There are a number of limitations of our study. One is that both exposure (air pollution, diet, allergens etc.) and wheeze were assessed based not on objective measures but on a questionnaire that could generate memory bias. The ISAAC questionnaire we used is nevertheless a highly standardized tool that has been used internationally for decades, facts that more than 500 peer reviewed publications attest to. Another limitation concerns the trial’s blinding context that prevented use of participants’ post-intervention helminth infection status. The true helminth prevalence at the time of administration of the ISAAC questionnaire would, logically, be expected to have been lower than the baseline level. In addition, the relatively low prevalence of the outcome measure, wheezing, may also have limited the study’s power to detect potentially meaningful associations, while the repeated treatment of children with albendazole may have modified some of the associations detected by decreasing the intensity of helminth infections.

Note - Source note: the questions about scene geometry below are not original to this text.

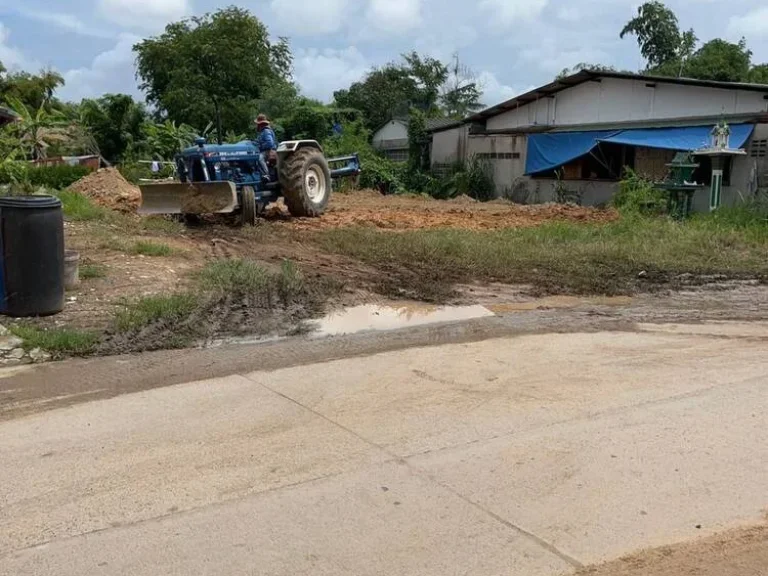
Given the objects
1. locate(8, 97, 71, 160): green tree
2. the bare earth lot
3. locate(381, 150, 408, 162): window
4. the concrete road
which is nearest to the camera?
the concrete road

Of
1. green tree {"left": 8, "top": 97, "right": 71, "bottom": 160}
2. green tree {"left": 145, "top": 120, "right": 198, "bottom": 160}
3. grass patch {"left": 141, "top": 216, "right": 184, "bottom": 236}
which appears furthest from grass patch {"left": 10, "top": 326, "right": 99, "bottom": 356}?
green tree {"left": 145, "top": 120, "right": 198, "bottom": 160}

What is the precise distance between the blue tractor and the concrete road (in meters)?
8.72

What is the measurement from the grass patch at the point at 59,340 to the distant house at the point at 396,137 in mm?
24238

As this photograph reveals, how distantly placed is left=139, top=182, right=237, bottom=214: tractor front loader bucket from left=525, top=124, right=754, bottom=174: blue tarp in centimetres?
1255

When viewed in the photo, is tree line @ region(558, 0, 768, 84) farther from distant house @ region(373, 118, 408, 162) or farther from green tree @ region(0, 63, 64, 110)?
green tree @ region(0, 63, 64, 110)

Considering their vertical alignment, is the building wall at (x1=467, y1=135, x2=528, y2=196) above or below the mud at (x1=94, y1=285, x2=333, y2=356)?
above

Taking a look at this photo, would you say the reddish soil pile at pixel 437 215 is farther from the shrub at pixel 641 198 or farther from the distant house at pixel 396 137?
the distant house at pixel 396 137

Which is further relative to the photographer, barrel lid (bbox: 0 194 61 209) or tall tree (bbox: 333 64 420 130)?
tall tree (bbox: 333 64 420 130)

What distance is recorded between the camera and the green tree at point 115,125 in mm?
39312

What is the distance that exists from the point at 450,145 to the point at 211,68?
805 inches

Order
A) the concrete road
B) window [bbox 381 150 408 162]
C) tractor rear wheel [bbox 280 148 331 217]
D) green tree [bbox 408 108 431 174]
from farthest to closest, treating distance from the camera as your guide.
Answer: window [bbox 381 150 408 162] → green tree [bbox 408 108 431 174] → tractor rear wheel [bbox 280 148 331 217] → the concrete road

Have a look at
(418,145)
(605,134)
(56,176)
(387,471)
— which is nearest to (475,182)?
(418,145)

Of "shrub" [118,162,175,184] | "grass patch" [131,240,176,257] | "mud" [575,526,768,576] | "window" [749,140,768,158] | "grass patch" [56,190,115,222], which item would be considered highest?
"window" [749,140,768,158]

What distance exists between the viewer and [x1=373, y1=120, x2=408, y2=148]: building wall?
43125 millimetres
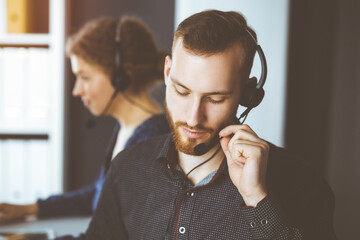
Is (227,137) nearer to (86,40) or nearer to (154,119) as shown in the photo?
(154,119)

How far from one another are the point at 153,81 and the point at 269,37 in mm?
478

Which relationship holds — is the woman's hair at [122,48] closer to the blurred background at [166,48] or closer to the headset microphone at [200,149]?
the blurred background at [166,48]

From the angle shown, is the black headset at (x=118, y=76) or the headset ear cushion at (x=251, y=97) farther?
the black headset at (x=118, y=76)

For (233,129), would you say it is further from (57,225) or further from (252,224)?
(57,225)

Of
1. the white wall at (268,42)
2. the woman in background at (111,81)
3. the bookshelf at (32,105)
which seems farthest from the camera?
the bookshelf at (32,105)

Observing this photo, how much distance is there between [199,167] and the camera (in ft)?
2.48

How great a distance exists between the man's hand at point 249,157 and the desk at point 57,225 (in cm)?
62

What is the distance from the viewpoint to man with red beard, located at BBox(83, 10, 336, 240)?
0.60 metres

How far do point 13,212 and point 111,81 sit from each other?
502 mm

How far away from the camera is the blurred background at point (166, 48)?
3.69 feet

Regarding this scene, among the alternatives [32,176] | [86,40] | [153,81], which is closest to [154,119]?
[153,81]

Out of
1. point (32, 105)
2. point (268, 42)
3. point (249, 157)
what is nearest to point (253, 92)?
point (249, 157)

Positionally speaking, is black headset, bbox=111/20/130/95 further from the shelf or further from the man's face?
the shelf

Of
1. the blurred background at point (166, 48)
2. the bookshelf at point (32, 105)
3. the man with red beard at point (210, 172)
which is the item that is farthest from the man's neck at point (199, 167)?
the bookshelf at point (32, 105)
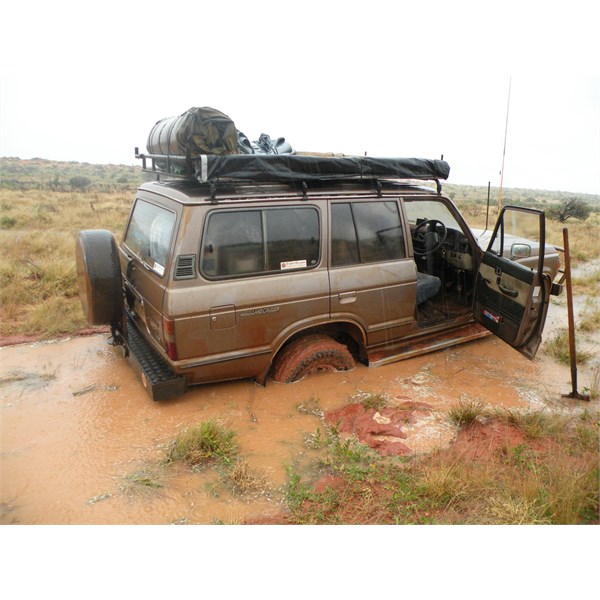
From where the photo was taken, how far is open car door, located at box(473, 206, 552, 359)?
4316 mm

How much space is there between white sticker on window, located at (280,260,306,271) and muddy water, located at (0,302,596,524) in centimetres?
108

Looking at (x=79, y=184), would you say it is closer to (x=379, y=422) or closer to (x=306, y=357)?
(x=306, y=357)

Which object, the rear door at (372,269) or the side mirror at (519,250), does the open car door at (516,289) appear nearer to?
the side mirror at (519,250)

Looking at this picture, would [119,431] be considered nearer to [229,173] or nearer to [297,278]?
[297,278]

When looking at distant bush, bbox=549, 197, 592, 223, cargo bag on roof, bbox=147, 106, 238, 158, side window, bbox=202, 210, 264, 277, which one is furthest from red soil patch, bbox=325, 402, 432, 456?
distant bush, bbox=549, 197, 592, 223

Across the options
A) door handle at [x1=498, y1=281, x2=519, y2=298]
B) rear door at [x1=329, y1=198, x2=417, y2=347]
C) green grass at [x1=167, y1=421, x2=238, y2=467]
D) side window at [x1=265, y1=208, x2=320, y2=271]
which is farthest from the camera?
door handle at [x1=498, y1=281, x2=519, y2=298]

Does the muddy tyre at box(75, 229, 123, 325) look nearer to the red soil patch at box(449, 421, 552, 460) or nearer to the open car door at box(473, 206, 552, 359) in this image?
the red soil patch at box(449, 421, 552, 460)

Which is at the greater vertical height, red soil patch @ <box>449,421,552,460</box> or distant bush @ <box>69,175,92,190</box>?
distant bush @ <box>69,175,92,190</box>

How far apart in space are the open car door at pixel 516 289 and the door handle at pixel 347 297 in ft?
4.87

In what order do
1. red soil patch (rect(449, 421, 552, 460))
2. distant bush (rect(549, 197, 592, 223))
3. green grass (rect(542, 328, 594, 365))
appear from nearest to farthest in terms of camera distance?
red soil patch (rect(449, 421, 552, 460))
green grass (rect(542, 328, 594, 365))
distant bush (rect(549, 197, 592, 223))

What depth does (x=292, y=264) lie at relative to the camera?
4043 mm

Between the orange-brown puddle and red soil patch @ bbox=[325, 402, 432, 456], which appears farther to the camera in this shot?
red soil patch @ bbox=[325, 402, 432, 456]

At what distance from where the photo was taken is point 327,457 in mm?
3434

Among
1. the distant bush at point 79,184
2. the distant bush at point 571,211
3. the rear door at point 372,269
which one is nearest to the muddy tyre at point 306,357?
the rear door at point 372,269
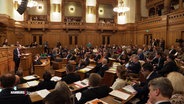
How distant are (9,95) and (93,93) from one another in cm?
146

To our knowledge, this study is the first to investigate risk factors for wheeze taking into account the potential role of both helminths and household air pollution (HAP) in the same model. HAP induces airway inflammation that elicits asthma symptoms, a process that our findings are consistent with. In the context of the epidemiological transition phenomenon ongoing in LMIC-like Benin, our work clearly highlights the importance, in future studies, of considering helminth infection characteristics (species, prevalence, intensity), combined with assessments of individuals’ exposure to HAP as well as their biometrics, to better determine potential risk factors for wheeze in childhood and adolescence.